If there are some visitors you would like to visit you soon after the birth of your baby in the Maitland Birth Suite, we request that your visitors check at the Maitland Birth Suite desk before proceeding to your room. This is to protect your privacy and the privacy of other women in the unit. Please be aware that there is no waiting room for visitors in the Birth Suite. 

Enquiries while in the Birth Suite

To protect your privacy and confidentiality, information is not given to people enquiring about you without your consent. Encourage your family to contact your support person for any information.

Video recording and photography

We respect your wish to film labour and birth. However, all staff have the right to refuse to be identified on film or refuse filming during specific procedures. Please inform your midwife of your intention to film. If your baby is born in the Operating Suite, only still photographs may be taken. 

Music for labour

Within each Birth Suite room there is a blue tooth speaker available for you to play your own music using your own device. Alternatively there is a radio/CD player available in most rooms. You are also welcome to bring your own speaker dock for your smartphone if you would prefer.

Children

There are no childcare facilities at Maitland Hospital. If you wish to have your children present for labour and birth, we request you have one adult, other than your main support person to care and supervise. However, the limit of two additional people at a time will also need to be considered.

## Data for analysis
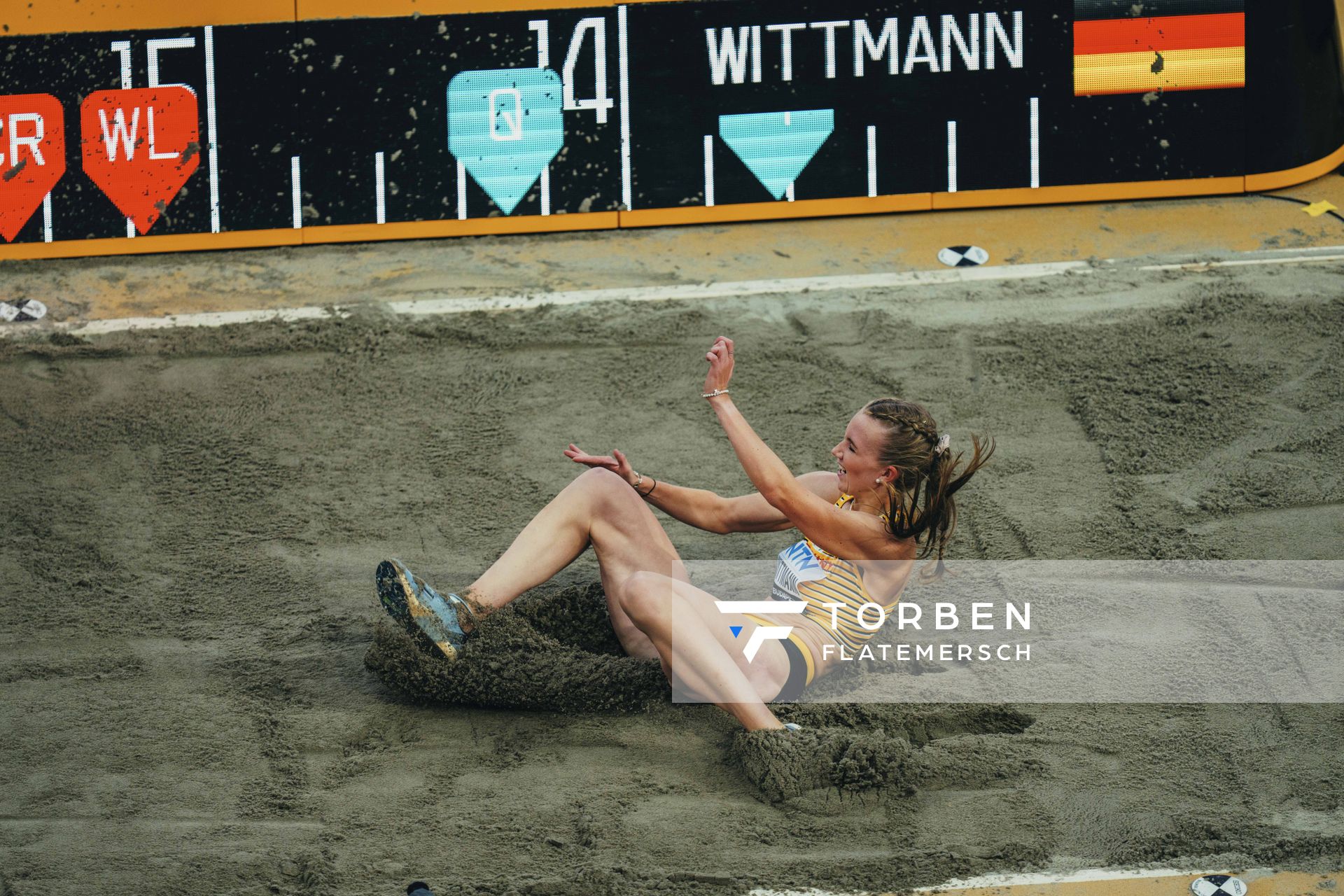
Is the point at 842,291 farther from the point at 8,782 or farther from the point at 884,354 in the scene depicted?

---

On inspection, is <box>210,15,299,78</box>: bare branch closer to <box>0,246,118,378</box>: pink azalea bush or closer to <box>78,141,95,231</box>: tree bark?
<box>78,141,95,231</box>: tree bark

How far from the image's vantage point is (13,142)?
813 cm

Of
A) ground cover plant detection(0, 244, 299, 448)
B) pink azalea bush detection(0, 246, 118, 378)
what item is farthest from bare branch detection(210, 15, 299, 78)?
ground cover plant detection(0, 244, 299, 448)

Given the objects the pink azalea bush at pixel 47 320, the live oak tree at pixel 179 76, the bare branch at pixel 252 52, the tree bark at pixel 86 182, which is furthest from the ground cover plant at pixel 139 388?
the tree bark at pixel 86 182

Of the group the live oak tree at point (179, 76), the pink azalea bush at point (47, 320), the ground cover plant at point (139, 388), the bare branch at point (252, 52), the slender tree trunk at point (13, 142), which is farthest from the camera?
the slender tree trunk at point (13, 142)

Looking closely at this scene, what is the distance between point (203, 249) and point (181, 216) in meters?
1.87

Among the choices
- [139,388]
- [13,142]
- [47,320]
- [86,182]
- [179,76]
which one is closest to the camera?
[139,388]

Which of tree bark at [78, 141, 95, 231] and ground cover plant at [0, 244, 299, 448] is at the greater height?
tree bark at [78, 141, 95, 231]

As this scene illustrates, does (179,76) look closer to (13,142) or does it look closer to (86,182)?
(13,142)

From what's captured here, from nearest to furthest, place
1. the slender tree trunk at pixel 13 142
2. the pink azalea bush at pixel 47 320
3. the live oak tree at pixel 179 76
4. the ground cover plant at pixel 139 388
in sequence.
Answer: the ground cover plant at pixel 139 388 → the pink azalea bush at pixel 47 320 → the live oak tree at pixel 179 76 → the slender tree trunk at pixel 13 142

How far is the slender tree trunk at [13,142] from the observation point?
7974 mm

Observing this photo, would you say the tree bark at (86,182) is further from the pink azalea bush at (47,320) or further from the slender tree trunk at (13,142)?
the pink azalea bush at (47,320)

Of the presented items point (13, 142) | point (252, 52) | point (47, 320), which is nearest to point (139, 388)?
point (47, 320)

--

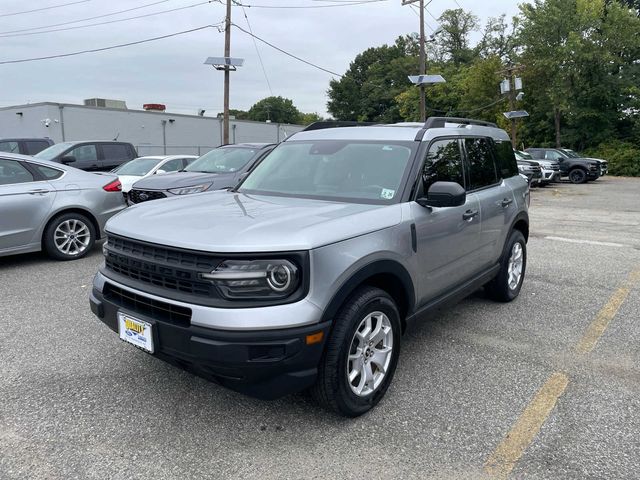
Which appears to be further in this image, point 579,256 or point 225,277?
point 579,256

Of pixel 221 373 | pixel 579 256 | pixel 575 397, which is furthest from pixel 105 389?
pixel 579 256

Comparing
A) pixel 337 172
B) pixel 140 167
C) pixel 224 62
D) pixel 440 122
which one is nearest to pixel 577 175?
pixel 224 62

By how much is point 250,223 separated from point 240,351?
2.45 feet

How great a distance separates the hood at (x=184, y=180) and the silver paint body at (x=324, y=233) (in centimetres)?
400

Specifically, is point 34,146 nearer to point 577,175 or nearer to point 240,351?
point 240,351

## Requirement 1
In the Maitland Birth Suite information, what is the only kind of recording allowed if the baby is born in the Operating Suite?
## Requirement 2
Pick up the Maitland Birth Suite information after its final sentence and continue it in the same style.

## Exercise output 1
Only still photographs may be taken.

## Exercise output 2
Mobile phones

We ask that all mobile phones are turned to silent mode in the Birth Suite and ward environments.

Keeping baby with you following birth

Your baby will remain with you following birth. Skin-to-skin is encouraged for a minimum of 1 hour after the birth or until the first breastfeed. Skin to skin contact stimulates the mothers’ production of the oxytocin hormone, which decreases bleeding, promotes bonding and breastfeeding. It allows the baby to smell, touch and know mum as well as stay warm. When the baby shows signs of readiness, they will be able to breastfeed.

It is strongly suggested that during this important time the baby stays with mum, rather than being handed around to other family members. The father of the baby has an important role in protecting the new mother and baby.

After your baby has fed, they will be weighed and measured. With your consent, Vitamin K (Konakion) and Hepatitis B vaccine injections will be given at this time. 

Two arm-bands with the baby’s correct identification details will be placed on both the baby’s legs – the midwife will ask you to check these details to ensure they are accurate. The identifying number on the mother’s armbands are the same as the baby’s, so it is important that you make sure the identifying numbers correspond. These arm bands will be replaced as your baby is allocated a medical record number.

The armbands are routinely checked by the midwives. Should the armbands fall off, please tell the midwife as soon as you can so that new armbands can be provided.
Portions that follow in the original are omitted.